5. Si la SCI 26 Rue Léo Lagrange produit à l’appui de sa requête un nouvel exemplaire de ce mandat sur lequel, désormais, la case « aucune période réservée par le propriétaire/gestion courte durée exclusivement 365/365 jours » a été cochée, ce document sur lequel figure l’adresse du mandant cette fois-ci imprimée, est dépourvu de force probante, dès lors qu’il a pu, ainsi que l’admet la société requérante, être édité et modifié postérieurement à la date présentée comme étant celle de sa signature par les parties. Au demeurant, les deux exemplaires du mandat qui ont été successivement produits le présentent comme ayant été conclu le 1er janvier 2023 soit, ainsi que le relève l’administration, quatre mois avant que la SCI 26 Rue Léo Lagrange n’ait acquis la propriété de la maison en cause. Or, aucune explication à cette circonstance n’a été apportée par la société requérante L’attestation délivrée par la société NS Solutions certifiant que la SCI 26 Rue Léo Lagrange n’a pas accès à la maison en cause, celle-ci étant exclusivement réservée à la location trois cent soixante-cinq jours par an, n’est pas datée et ne vise ni une période de location ni un numéro de mandat de gestion. Elle est, par suite, également dépourvue de force probante. Dès lors, au regard des éléments que seule la SCI 26 Rue Léo Lagrange était susceptible de produire, elle doit être regardée comme ayant, au 1er janvier 2024, entendu conserver la disposition de la maison en cause en dehors des périodes de location.
6. Il résulte de tout ce qui précède que la SCI 26 Rue Léo Lagrange n’est pas fondée à demander la décharge de la cotisation de taxe d’habitation qui lui a été réclamée au titre de l’année 2024 à raison de la maison dont elle est propriétaire à Quimper.

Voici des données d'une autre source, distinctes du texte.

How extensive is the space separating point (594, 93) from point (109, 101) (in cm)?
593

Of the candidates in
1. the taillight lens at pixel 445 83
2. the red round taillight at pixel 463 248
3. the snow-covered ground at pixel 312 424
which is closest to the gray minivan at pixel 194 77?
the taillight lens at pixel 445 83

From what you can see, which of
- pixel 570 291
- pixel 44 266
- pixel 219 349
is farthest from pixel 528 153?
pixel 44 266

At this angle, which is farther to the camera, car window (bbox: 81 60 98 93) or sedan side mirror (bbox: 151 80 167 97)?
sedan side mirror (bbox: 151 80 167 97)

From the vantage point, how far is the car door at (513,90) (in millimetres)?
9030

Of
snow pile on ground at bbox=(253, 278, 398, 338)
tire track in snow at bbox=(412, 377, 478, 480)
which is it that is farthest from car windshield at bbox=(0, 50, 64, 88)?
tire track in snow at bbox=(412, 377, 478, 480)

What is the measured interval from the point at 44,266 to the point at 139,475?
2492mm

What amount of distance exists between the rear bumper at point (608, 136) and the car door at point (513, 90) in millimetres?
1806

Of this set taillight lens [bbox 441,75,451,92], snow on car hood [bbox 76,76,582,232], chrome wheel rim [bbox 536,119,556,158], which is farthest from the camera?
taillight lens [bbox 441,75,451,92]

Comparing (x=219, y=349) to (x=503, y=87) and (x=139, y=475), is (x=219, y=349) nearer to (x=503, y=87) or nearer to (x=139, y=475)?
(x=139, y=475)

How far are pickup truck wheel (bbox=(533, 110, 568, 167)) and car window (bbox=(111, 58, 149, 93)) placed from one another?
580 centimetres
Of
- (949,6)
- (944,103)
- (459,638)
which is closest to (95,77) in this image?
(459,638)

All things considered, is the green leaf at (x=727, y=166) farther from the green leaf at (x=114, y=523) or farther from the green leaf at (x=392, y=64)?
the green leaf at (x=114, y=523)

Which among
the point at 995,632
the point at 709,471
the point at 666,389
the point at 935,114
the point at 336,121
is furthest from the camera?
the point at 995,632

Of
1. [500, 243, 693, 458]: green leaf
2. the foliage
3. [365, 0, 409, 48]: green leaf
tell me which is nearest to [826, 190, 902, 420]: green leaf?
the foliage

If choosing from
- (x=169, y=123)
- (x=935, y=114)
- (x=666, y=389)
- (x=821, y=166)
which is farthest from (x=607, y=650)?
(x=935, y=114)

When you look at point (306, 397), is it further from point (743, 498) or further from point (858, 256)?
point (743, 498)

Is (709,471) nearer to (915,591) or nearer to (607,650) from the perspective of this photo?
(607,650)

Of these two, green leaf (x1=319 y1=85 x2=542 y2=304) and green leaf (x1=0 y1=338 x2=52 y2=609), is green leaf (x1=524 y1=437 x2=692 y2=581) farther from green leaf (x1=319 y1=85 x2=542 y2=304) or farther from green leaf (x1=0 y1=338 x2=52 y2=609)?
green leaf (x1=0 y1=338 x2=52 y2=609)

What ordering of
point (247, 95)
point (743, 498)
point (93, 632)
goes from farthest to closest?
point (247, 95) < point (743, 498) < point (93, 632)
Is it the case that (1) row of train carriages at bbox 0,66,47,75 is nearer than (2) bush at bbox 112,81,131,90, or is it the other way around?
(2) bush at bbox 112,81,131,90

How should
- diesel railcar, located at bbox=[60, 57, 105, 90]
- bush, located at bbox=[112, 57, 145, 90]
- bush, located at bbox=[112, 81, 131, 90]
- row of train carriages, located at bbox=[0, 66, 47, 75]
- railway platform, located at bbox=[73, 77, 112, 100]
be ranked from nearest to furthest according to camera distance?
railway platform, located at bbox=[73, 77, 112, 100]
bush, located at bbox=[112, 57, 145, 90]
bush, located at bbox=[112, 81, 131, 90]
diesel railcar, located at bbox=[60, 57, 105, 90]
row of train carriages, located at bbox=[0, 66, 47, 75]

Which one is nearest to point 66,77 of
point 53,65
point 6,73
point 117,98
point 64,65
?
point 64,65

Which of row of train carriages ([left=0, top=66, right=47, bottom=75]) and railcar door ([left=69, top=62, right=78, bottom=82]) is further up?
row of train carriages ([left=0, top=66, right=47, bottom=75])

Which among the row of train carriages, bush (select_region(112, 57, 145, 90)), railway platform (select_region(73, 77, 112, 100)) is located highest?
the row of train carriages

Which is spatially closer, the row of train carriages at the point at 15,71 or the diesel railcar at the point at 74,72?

Sur les frais de l’instance :
7. L’État n’étant pas la partie perdante dans la présente instance, les conclusions présentées par la SCI 26 Rue Léo Lagrange, au titre de l’article L. 761-1 du code de justice administrative, doivent être rejetées.
D é C I D E :
Article 1er : La requête de la SCI 26 Rue Léo Lagrange est rejetée.
Article 2 : Le présent jugement sera notifié à la SCI 26 Rue Léo Lagrange et à la directrice régionale des finances publiques de Bretagne et du département d’Ille-et-Vilaine
Rendu public par mise à disposition au greffe le 7 janvier 2026
Le magistrat désigné,
signé
E. AlbouyLa greffière,
signé
S. Guillou
La République mande et ordonne à la ministre de l’action et des comptes publics en ce qui la concerne et à tous commissaires de justice à ce requis en ce qui concerne les voies de droit commun, contre les parties privées, de pourvoir à l’exécution de la présente décision.